ARTICLE
Huronia Museum – Looking Back 60 Years in North Simcoe – Nov 1st to the 15th 1955

  • Midland Industries to stay in Midland, Shoe Corporation of America changes plan to move plastics division to Toronto and will rework expansion plans and build an addition to the Midland plant in the spring.
  • Going hunting or fishing, get your licence at Benson’s Service Station, 24 hour service.
  • Classified Ad: If backaches are slowing you up, take RUMACAPS and help yourself to relief, ask your druggist. I wonder if Rumacaps was a liquid?
  • Ten Years Ago; Midland Shipyards launched its ninth tug, the “Rockhawk”. Originally intended for the United Kingdom, it was turned over to the War Assets Corporation.
  • In 1945 prime rib roast were selling for 31 cents per pound in Midland, sirlion steak was 43 cents per pound and coffee was 35 cents per pound.
  • Businesses closed in Elmvale on Rememberance Day. Midland and Pentang stores closed until 1 PM.
  • The newspaper names the members of seven deer hunting parties ready to depart from Coldwater for the fall hunt and their destinations.
  • The renowned Canadian painter David Milne was known in the Severn Falls area as a “Man of Mystery” when he lived in a log cabin there in the late 30’s.
  • Department of highways to pay Tay Twp. to complete the link between Hugel Ave. and Hwy 27 this fall, cost $10,000.00. Paving to be done in 1956.
  • Bourgeois Motors Limited is moving their showroom and sales department to a facility they are leasing at the corner of Fourth and Vinden Streets, formerly occupied by Warman Motors Limited. Larry Dumais will manage the location. Business at Hugel and Midland Avenues will be maintained.

DIRECTIVE
Duplicate a passage from the Huronia Museum roundup word for word, beginning at the words "Huronia Museum –" and stopping after "cents per pound.".

ENTRIES SHOWN
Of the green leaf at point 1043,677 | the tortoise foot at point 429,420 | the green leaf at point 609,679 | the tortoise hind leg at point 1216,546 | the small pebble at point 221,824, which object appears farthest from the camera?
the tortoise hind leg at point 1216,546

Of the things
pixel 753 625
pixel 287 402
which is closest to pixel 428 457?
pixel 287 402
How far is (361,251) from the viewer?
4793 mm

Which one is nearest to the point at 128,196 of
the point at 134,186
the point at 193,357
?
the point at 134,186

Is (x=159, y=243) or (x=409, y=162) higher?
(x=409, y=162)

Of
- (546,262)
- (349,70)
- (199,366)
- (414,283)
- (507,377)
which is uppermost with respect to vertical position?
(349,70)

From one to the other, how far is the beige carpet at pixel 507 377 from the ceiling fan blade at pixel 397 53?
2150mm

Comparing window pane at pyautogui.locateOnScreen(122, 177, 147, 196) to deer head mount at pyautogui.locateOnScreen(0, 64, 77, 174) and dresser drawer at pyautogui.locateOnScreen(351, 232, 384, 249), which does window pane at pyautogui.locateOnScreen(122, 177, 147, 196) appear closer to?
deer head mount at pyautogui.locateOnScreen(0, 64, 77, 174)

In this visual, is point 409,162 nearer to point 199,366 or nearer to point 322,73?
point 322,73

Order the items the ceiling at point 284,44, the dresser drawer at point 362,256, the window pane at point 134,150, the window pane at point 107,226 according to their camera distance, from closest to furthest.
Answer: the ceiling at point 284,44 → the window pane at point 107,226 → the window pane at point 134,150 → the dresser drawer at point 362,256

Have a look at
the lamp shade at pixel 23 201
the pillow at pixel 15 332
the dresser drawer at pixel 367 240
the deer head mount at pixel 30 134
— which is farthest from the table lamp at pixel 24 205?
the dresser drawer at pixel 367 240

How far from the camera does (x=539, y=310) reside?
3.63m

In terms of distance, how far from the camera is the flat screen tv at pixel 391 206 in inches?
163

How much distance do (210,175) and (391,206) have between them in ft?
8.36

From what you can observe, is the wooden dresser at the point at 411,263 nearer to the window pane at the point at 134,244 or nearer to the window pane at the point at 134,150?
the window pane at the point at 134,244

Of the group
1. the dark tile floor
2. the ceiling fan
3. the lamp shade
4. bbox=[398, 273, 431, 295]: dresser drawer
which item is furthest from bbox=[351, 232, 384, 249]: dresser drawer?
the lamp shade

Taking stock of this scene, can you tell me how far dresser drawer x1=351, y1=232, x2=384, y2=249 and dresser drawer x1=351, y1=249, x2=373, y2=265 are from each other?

ANSWER TO THIS EXERCISE
Huronia Museum – Looking Back 60 Years in North Simcoe – Nov 1st to the 15th 1955

  • Midland Industries to stay in Midland, Shoe Corporation of America changes plan to move plastics division to Toronto and will rework expansion plans and build an addition to the Midland plant in the spring.
  • Going hunting or fishing, get your licence at Benson’s Service Station, 24 hour service.
  • Classified Ad: If backaches are slowing you up, take RUMACAPS and help yourself to relief, ask your druggist. I wonder if Rumacaps was a liquid?
  • Ten Years Ago; Midland Shipyards launched its ninth tug, the “Rockhawk”. Originally intended for the United Kingdom, it was turned over to the War Assets Corporation.
  • In 1945 prime rib roast were selling for 31 cents per pound in Midland, sirlion steak was 43 cents per pound and coffee was 35 cents per pound.